Nuestro tercer filósofo invitado cuenta las líneas de investigación de la sección en la que trabaja: desde los clásicos griegos hasta la modernidad, complejizando la idea de valor o gusto. Mientras que los primeros entendían la belleza como un atributo de las cosas, la filosofía moderna, cuyo “fundamento del edificio del conocimiento es el yo”, piensa lo que “al individuo le pasa en relación con una cosa”. Así, la Estética evidencia un vuelco en el que se mezclan lo objetivo con lo subjetivo, generando una “antinomia, una tensión entre una idea y otra que pareciera ser lo opuesto”.

Esta complejidad se extiende hasta el punto de preguntarse por algo que “se niega pero que puede reconfigurarse para llegar a la pregunta inicial”: ¿qué es el arte? Washington desarrolla las complejidades y las objeciones que encubren la reflexión acerca del arte. Para desenmascarar esta pregunta, no solo hay que ejercitar el pienso en relación con el ser del arte, sino también con el cuándo y en qué contexto algo es arte, explica.

Washington retoma una reflexión de Friedrich Nietzsche: “Solo puede definirse lo que no tiene historia”. Así, en tanto el arte es histórico, no podría ser definido. Sin embargo, esta misma característica, de tener historia, es lo que permite acercarse a una definición, dado que las modificaciones históricas en sus divergísimos funciones y estilos no niegan completamente una historia acumulativa. Aun sin encontrar un continuo completo de acumulaciones, es posible encontrar cierta identidad de esa historia. “Al fin de cuentas, ni historia de cabo a rabo acumulativa, ni historia de cabo a rabo random: en esos límites podría encontrarse una definición del arte”, sostiene.

Para salvaguardar esta difícil consideración, Washington considera la posibilidad de entender “un atisbo de identidad” en el arte: su función antropológica.
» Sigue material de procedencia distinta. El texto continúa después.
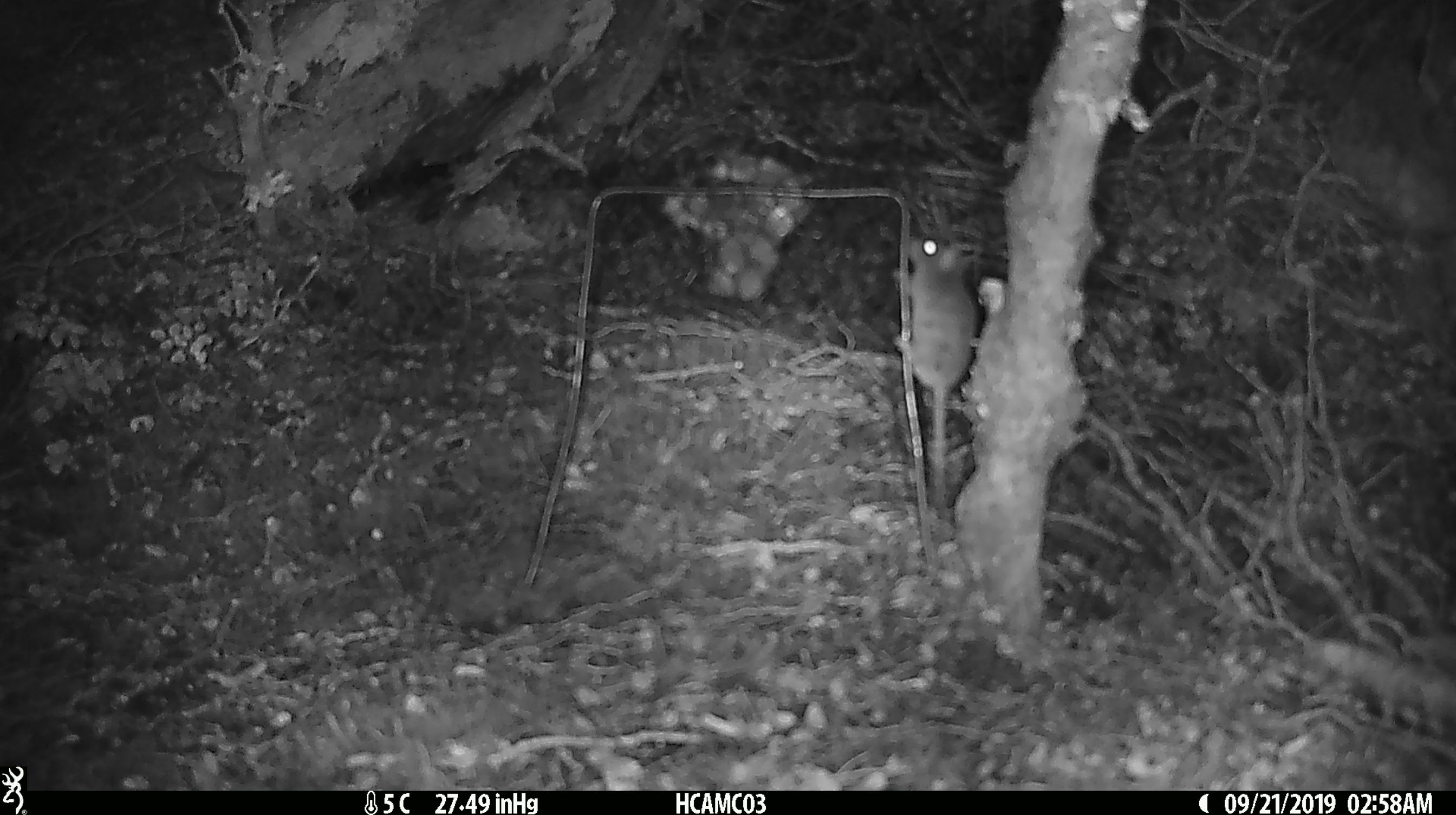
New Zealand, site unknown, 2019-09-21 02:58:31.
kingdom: Animalia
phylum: Chordata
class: Mammalia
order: Rodentia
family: Muridae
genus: Mus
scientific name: Mus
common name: mouse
Pero, como buen filósofo, es fácil encontrar un pero a lo dicho: en el siglo XX este denominador común es difícil de hallar, ya que se polarizan, por un lado, una fuerte estetización del arte (donde esta y su función social se bifurcan) y, por otro, el “todo vale”, es decir, un arte conceptual que busca expresar ideas al borde de lo literal. De esta manera, se comienza a “desfigurar la función antropológica del arte”, al separarse lo intelectual de lo sensible.
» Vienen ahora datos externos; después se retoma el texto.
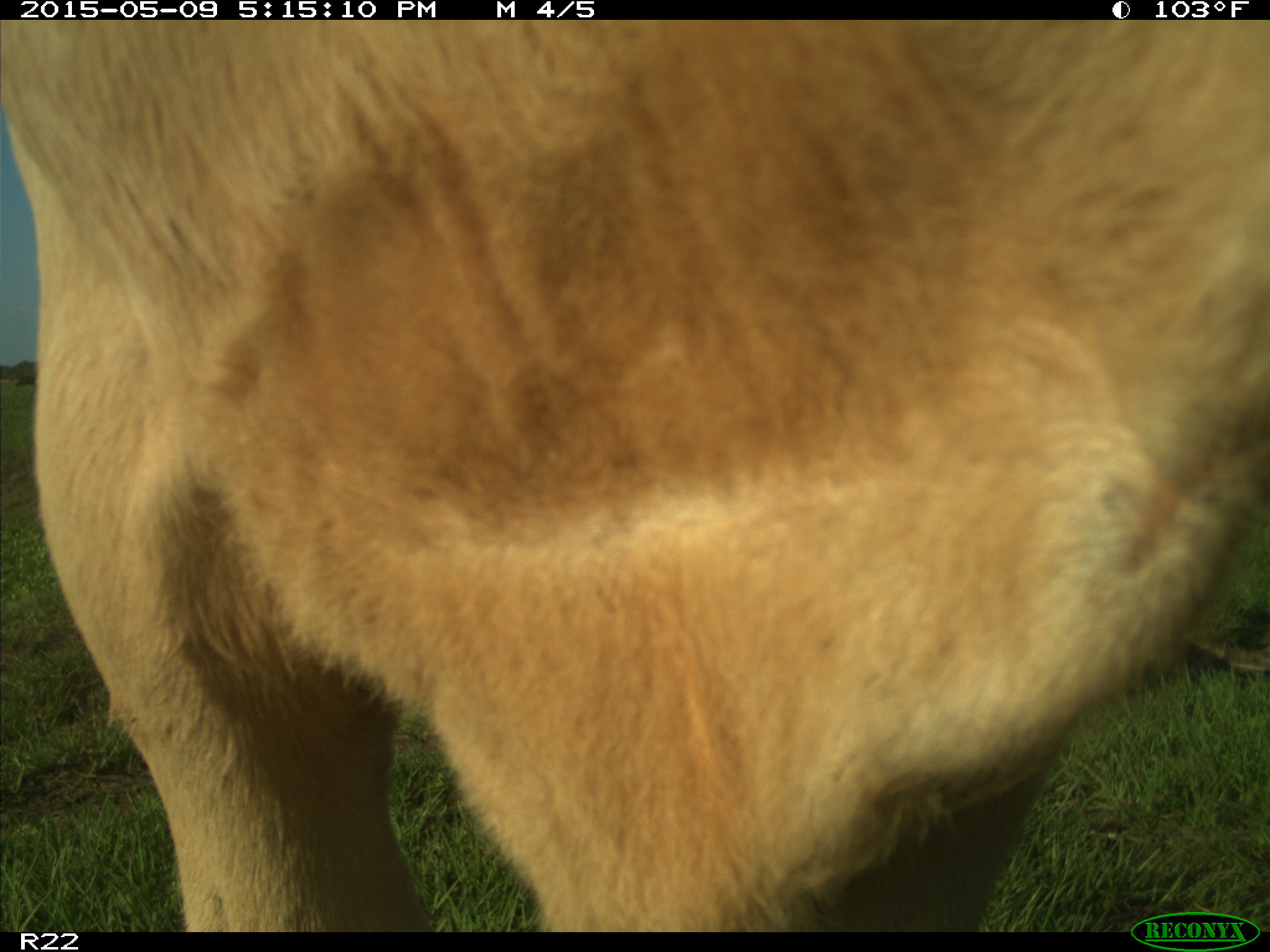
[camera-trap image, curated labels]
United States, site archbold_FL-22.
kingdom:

Washington desarrolla estas tensiones mediante la ejemplificación con la música y la literatura, a la vez que reflexiona acerca de las dos líneas centrales para la filosofía de la estética en la actualidad: el aspecto sociológico y el aspecto antropológico, que permiten problematizar sobre cuestiones relacionadas con la política y la cultura en relación con el arte.